Kicked out of the Dog Pound!
When I was in Jr High School, my sister Monica talked me into playing hookie and driving out with her to Hollywood to watch the Arsenio Hall show live. She was sure that I could pass for a 16 year old! The good ol' she left her license at home story was sure to work with her charm.
So that morning we get on the road and stand in line to get our tickets and then we had the whole day to kill until tape time.
Monica took me to Hollywood, Beverly Hills, and we even picked up one of those "Map to the Stars" (I think this is where her love of celebrities begun). Anyways, it was a fabulous day! The time came to stand in line for the taping and I remember having little butterflies in my stomach. Just because I knew I was about to lie to the nice people their at Paramount, and that never made me feel good.
Well, we get to the front and they ask me for my I.D. So I go into the whole "i left it at home" story and even Monica starts her petition to let me in. Well they were not having it. Naturally, I start to walk away and realize I am walking alone. Monica stayed there in line looking at me with this puppy dog face. At this point, I am just in disbelief because she is really insinuating that it is okay for her to go to the Arsenio Show without me. The clock was ticking and like I had a choice.... she already had one foot in the door and shouts to me to stay close by.
I remember standing there wide eyed with my mouth open in total shock. I start to look around and wonder what the heck I was going to do for two hours. I notice that right next to Paramount Studios is a cemetery. It was not very large, just covered about an entire city block. It had all of the old fashioned head stones. I figured I could kill time and check out some plots. Maybe I would find someone famous buried there. So I go from tomb to tomb, admiring the detail on some of the statues getting real excited when I saw a very old tomb. After awhile I was so into it that I forgot that my sister had totally deserted me earlier.
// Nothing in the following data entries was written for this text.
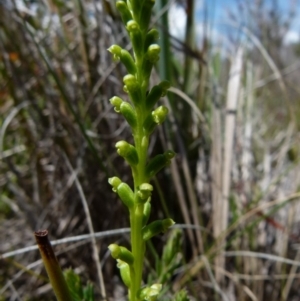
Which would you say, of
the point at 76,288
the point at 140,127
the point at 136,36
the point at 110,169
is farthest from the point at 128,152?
the point at 110,169

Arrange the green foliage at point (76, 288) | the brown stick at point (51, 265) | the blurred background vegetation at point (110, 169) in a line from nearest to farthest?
the brown stick at point (51, 265)
the green foliage at point (76, 288)
the blurred background vegetation at point (110, 169)

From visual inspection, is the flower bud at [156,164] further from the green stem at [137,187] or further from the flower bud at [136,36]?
the flower bud at [136,36]

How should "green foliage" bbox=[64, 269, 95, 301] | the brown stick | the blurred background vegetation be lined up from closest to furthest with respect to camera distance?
the brown stick < "green foliage" bbox=[64, 269, 95, 301] < the blurred background vegetation

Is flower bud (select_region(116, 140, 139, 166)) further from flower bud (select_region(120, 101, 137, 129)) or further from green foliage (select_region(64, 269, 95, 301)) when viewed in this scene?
green foliage (select_region(64, 269, 95, 301))

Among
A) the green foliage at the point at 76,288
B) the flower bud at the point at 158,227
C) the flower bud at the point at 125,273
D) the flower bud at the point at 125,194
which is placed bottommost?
the green foliage at the point at 76,288

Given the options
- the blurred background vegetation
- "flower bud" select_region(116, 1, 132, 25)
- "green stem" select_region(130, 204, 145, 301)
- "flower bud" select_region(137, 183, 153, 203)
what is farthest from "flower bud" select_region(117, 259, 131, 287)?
the blurred background vegetation

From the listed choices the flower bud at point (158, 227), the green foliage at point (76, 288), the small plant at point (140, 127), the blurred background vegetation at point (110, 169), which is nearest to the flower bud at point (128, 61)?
the small plant at point (140, 127)

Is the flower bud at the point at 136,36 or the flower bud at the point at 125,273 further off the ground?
the flower bud at the point at 136,36

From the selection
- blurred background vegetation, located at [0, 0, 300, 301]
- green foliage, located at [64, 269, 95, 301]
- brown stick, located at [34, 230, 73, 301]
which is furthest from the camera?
blurred background vegetation, located at [0, 0, 300, 301]
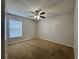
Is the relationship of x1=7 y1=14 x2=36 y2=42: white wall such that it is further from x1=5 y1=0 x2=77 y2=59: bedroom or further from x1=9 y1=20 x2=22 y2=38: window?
x1=9 y1=20 x2=22 y2=38: window

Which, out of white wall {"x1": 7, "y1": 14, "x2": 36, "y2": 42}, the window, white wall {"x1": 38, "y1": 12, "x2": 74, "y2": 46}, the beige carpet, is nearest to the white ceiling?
white wall {"x1": 38, "y1": 12, "x2": 74, "y2": 46}

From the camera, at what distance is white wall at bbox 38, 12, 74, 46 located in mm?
5703

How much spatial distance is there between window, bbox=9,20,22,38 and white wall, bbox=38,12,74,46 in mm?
2124

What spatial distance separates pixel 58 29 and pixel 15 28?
2.82 metres

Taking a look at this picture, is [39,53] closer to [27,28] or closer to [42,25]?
[27,28]

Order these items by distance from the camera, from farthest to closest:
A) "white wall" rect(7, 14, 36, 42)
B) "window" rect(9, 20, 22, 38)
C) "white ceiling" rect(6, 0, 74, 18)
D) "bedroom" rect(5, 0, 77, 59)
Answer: "white wall" rect(7, 14, 36, 42) → "window" rect(9, 20, 22, 38) → "bedroom" rect(5, 0, 77, 59) → "white ceiling" rect(6, 0, 74, 18)

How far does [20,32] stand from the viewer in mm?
6770

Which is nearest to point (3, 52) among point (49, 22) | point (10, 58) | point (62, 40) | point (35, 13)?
point (10, 58)

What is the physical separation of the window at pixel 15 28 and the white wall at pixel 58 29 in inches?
83.6

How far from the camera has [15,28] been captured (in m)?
6.24

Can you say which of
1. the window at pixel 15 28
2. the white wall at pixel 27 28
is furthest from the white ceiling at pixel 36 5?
the white wall at pixel 27 28

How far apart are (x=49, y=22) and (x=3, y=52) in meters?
6.82

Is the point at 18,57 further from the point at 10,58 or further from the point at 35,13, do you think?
the point at 35,13

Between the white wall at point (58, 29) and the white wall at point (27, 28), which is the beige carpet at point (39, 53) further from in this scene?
the white wall at point (27, 28)
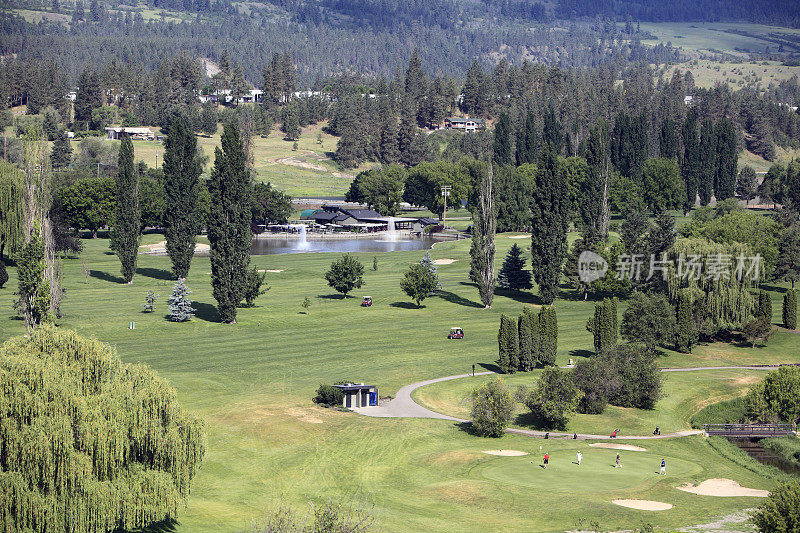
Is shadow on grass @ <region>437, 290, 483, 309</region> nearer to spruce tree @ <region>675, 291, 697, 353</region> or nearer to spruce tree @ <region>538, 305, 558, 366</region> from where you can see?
spruce tree @ <region>538, 305, 558, 366</region>

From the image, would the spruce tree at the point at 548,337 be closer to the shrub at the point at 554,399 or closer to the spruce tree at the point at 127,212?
the shrub at the point at 554,399

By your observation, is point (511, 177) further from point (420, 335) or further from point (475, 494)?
point (475, 494)

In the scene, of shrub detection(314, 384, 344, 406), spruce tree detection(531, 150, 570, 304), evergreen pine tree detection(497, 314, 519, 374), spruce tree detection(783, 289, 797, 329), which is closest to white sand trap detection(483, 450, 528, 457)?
shrub detection(314, 384, 344, 406)

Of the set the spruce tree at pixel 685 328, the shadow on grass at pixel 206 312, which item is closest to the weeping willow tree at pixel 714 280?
the spruce tree at pixel 685 328

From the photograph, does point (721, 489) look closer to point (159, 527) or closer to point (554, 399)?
point (554, 399)

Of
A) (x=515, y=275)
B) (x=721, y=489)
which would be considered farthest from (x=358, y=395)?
(x=515, y=275)
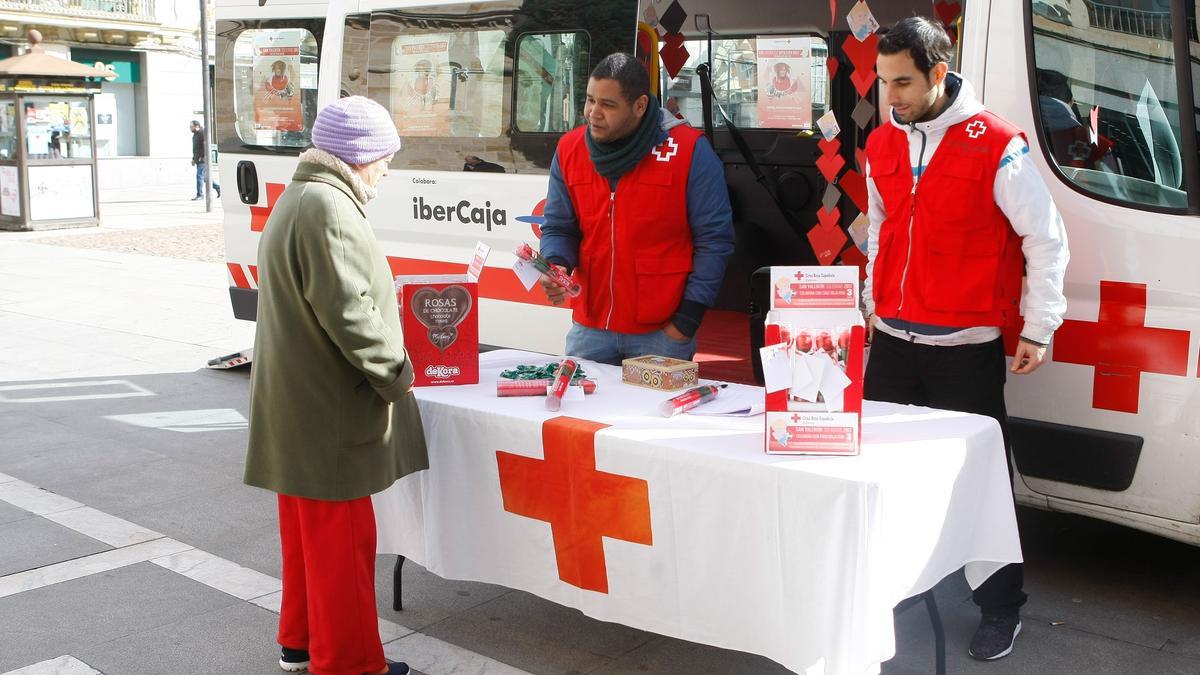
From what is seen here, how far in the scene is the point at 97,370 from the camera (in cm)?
802

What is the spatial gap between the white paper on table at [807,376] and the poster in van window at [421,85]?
3.30 metres

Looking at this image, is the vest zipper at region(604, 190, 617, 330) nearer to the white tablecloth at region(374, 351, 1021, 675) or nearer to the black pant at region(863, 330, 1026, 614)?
the white tablecloth at region(374, 351, 1021, 675)

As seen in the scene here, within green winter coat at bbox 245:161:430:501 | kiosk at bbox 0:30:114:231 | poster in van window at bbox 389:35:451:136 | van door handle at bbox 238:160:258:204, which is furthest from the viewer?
kiosk at bbox 0:30:114:231

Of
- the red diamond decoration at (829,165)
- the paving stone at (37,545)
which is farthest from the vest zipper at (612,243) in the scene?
the paving stone at (37,545)

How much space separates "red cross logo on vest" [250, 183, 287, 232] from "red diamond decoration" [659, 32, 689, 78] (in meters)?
2.25

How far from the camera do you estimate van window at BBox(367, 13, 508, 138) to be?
5.57 metres

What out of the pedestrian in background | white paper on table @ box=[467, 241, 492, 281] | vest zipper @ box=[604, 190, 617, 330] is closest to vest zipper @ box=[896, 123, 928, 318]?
vest zipper @ box=[604, 190, 617, 330]

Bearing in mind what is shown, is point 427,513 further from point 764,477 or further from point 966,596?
point 966,596

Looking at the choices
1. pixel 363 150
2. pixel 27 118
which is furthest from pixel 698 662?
pixel 27 118

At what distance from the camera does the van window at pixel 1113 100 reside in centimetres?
366

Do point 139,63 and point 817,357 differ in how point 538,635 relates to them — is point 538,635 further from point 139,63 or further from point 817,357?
point 139,63

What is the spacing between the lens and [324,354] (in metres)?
3.21

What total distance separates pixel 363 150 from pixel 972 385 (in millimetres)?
1884

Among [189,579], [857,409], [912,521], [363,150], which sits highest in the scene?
[363,150]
Totally engulfed I lost track of time and proceeded back towards the Gower St gate to return to Paramount Studio 29. When I arrive I notice that the gate had been locked, so I don't panic, I just think of maybe trying another exit, since it had to been close to closing hours. Well I start trekking over to the Santa Monica Blvd exit and to my dismay the gate was locked too!!! I don't know at what second it hit me that it was getting dark and I was locked in a cemetery, but I started to freak out! I was screaming and crying and reaching my arms through the wrought iron gate asking for help. Of coarse.. your typical Hollywood schmoes just walk on by and ignore my cries. Looking back, I realize how it must of looked to the people on the outside of the gate. They were probably more scared of me then I was being locked in a cemetery.
Realizing it was hopeless I turn around and slide my back down the gate to sit and I just cried. Monica had to be out by now and would be looking for me. She would never come looking for me here. I just sat there and weeped. I was really believing that I would have to spend the night in a cemetery.
As I sat there, feeling cold i was hugging my knees sobbing when eventually I heard the sound of keys jingling. As I look up, I am not sure who I am looking at... it could be the ghost of Don Knotts.... but he was not dead at the time. All I knew was this very dirty, old, toothless man was looking down at me and speaks, "You should not be here."
I am too scared to speak. He starts to open the gate and I did not even say a word I just ran out the gate. I was on Santa Monica Blvd... still a good block distance to Gower Street and another good leg to the Studio but I ran as fast as I could.
As I reached the Studio I see Monica standing there all ticked off at me... I don't remember exactly what I said, I just know it was a quiet ride home.